ВЕРСИЯ ПЯТАЯ
Кого он недолюбливал, так это Мандельштама. И все же, несмотря на свою нелюбовь к Мандельштаму, не кто другой, как Пастернак, решился похлопотать за него перед высшей властью. Обратиться к самому Сталину он не решался. Немыслимо! Стихи, написанные Мандельштамом о Сталине, были невозможно, немыслимо резки и грубы… Тем не менее он обратился к Бухарину с просьбой заступиться за Мандельштама, не спасти его, а хотя бы смягчить его участь.
Бухарин спросил:
— А что он себе напозволял?
— В том-то и дело, что я ничего не знаю. Говорят, написал какие-то антисоветские стихи. Он арестован.
— Постараюсь узнать. И обещаю сделать возможное, вернее, что смогу сделать.
Через несколько дней я обедал у Пастернаков. Помнится, в четвертом часу пополудни раздался длительный телефонный звонок. Вызывали «товарища Пастернака». Какой-то молодой мужской голос, не поздоровавшись, произнес:
— С вами будет говорить товарищ Сталин.
— Что за чепуха! Не может быть! Не говорите вздору!

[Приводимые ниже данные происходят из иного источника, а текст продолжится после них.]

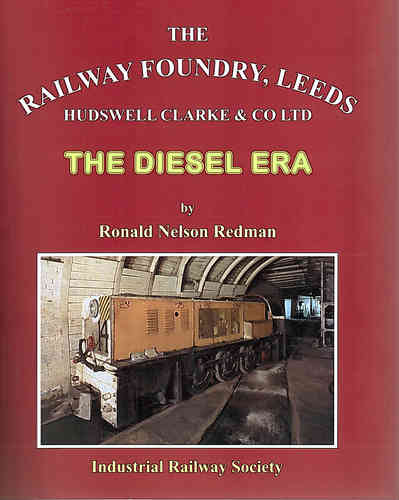 Hudswell Clarke &; Co Ltd - The Diesel Era
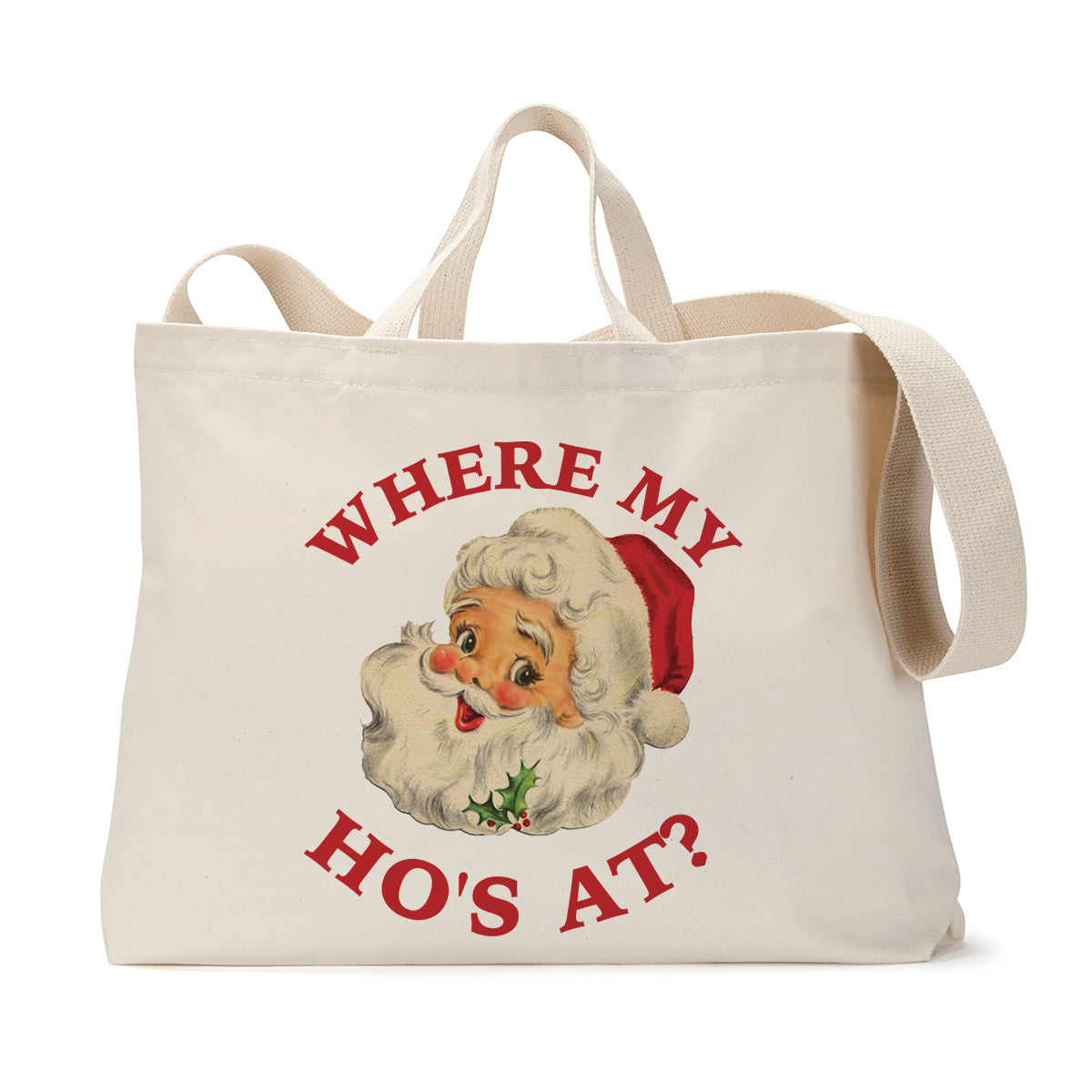 Where My Ho At Tote Bag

Молодой человек: Повторяю: с вами будет говорить товарищ Сталин.
— Не дурите! Не разыгрывайте меня!
Молодой человек: Даю телефонный номер. Набирайте!
Пастернак, побледнев, стал набирать номер.

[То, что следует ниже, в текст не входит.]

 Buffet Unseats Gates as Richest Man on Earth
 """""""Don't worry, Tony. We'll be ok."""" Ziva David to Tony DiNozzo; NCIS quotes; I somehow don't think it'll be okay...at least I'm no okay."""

Сталин: Говорит Сталин. Вы хлопочете за вашего друга Мандельштама?
— Дружбы между нами, собственно, никогда не было. Скорее наоборот. Я тяготился общением с ним. Но поговорить с вами — об этом я всегда мечтал.
Сталин: Мы, старые большевики, никогда не отрекались от своих друзей. А вести с вами посторонние разговоры мне незачем.
На этом разговор оборвался.
Конечно, я слышал только то, что говорил Пастернак, сказанное Сталиным до меня не доходило. Но его слова тут же передал мне Борис Леонидович. И сгоряча поведал обо всем, что было ему известно. И немедленно ринулся к названному ему телефону, чтобы уверить Сталина в том, что Мандельштам и впрямь никогда не был его другом, что он отнюдь не из трусости «отрекся от никогда не существовавшей дружбы». Это разъяснение ему казалось необходимым, самым важным. Телефон не ответил.
Автор этой записи — Николай Николаевич Вильмонт — был в то время одним из самых близких к Пастернаку людей. К тому же, как явствует из его рассказа, он сам, собственными ушами, слышал все, что говорил Сталину Пастернак, то есть добрую половину этого разговора. Вторую же половину Борис Леонидович пересказал ему сразу, так сказать, по горячим следам происшедшего на его глазах события. Казалось бы, уж куда достовернее?